The Real Cost of a Function Call Is What the Compiler Can No Longer See
Source: isocpp
The number people quote when discussing function call overhead is typically 3 to 10 cycles on modern x86. That figure is roughly correct for a direct call with a warm instruction cache: CALL pushes the return address and jumps, the callee runs its prologue, does some work, runs an epilogue, and RET pops back. On a 3 GHz processor you are looking at about a nanosecond, maybe three at the outer limit. In isolation, that is fast enough to seem negligible.
Daniel Lemire’s recent post on isocpp.org shows something more interesting: a trivial increment function forced non-inline with __attribute__((noinline)) runs four to eight times slower than its inlined equivalent inside a tight loop. The function body is identical in both cases, and the raw call overhead is the same. What changed is that the compiler lost visibility into the operation, and that lost visibility blocked several optimizations that have nothing to do with the CALL instruction itself.
What Breaks at a Call Boundary
Modern compilers perform several analyses that require full visibility into the code being executed. An opaque function call breaks all of them simultaneously.
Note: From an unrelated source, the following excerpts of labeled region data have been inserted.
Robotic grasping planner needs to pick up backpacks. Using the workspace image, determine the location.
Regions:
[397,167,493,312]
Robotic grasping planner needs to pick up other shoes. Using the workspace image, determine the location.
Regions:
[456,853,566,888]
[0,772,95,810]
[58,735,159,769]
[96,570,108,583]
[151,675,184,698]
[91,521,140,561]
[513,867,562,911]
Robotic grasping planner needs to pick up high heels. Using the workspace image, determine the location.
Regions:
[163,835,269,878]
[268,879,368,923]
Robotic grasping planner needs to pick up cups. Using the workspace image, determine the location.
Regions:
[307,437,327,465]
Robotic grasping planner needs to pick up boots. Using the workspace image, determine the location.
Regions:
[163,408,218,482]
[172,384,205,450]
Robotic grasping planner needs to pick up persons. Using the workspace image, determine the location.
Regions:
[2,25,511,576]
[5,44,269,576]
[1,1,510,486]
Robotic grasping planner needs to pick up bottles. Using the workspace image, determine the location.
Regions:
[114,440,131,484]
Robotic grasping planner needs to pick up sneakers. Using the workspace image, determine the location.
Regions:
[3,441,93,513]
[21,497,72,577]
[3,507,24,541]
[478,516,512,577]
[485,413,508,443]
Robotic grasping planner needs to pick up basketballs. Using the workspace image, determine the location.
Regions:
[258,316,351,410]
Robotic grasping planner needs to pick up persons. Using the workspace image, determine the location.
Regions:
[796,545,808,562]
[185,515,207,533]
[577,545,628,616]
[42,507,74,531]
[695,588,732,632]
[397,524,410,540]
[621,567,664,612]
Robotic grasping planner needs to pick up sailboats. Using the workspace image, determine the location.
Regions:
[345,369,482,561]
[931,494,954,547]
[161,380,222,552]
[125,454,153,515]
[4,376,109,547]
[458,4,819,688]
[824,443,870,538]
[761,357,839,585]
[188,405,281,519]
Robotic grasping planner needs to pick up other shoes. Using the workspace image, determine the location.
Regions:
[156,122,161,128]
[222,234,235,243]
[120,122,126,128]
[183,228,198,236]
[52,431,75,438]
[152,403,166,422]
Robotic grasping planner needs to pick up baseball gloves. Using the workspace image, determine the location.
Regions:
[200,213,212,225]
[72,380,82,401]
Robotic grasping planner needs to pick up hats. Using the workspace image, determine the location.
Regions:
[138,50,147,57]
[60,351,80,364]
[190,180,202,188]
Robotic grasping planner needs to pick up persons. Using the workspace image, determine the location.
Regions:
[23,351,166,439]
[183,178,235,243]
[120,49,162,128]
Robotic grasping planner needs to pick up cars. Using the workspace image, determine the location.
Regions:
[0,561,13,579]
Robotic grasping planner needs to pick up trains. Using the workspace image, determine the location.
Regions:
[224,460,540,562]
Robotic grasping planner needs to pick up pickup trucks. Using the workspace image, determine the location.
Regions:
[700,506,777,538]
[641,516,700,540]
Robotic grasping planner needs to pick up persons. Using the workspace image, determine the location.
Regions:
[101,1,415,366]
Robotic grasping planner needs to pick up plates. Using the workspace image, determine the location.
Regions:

Auto-vectorization is the most consequential. SIMD instructions on x86 operate on 256-bit or 512-bit registers, processing 8 or 16 floats in a single instruction. The vectorizer generates this code only when it can inspect the entire loop body and determine that operations on adjacent elements are independent and of compatible types. An opaque function call inside a loop makes each iteration a black box. The calling convention passes a single float in XMM0; a vectorized version would need YMM0 carrying eight values at once. Those are fundamentally different interfaces, and the compiler cannot bridge them automatically.
Alias analysis degrades to worst-case assumptions. After an opaque call, the compiler must assume the callee may have modified any memory it could plausibly reach. Values held in registers must be flushed to memory; values in memory must be reloaded on the next access. Every pointer in scope becomes a potential hazard.
Constant propagation stops at the boundary. If you call a function with a compile-time-known value, the compiler could, with visibility, evaluate the result statically. Without it, the return value is unknown and downstream computations cannot be simplified.
Loop invariant code motion becomes conservative. A computation inside a loop that does not depend on the loop variable can normally be hoisted above the loop. If it involves an opaque call, the compiler cannot prove the call has no side effects, so it stays inside and executes on every iteration.
None of these are exotic optimizations. They are standard passes that run at -O2 on every loop in your codebase. A single opaque call disables all of them for the affected loop.
The Assembly Makes It Concrete
Consider a simple array squaring operation with a non-inlined helper:
__attribute__((noinline))
float square(float x) { return x * x; }
void square_array(float* dst, const float* src, int n) {
for (int i = 0; i < n; i++)
dst[i] = square(src[i]);
}
With -O3 -mavx2, GCC generates a scalar loop:
.loop:
vmovss xmm0, [rsi + rax*4]
call square
vmovss [rdi + rax*4], xmm0
inc rax
jl .loop
One element per iteration. Remove the noinline attribute, or write the multiplication directly in the loop body, and the same compiler at the same flags emits:
.loop:
vmovups ymm0, [rsi + rax]
vmulps ymm0, ymm0, ymm0
vmovups [rdi + rax], ymm0
add rax, 32
jl .loop
Eight floats per iteration. With AVX-512 the factor is sixteen. You can verify this interactively on Compiler Explorer by toggling the noinline attribute; the vectorized inner loop appears and disappears as you flip it. Measured throughput differences in practice range from 4x to 20x depending on arithmetic intensity and memory access patterns. That is not call overhead. That is the vectorizer running when it has what it needs.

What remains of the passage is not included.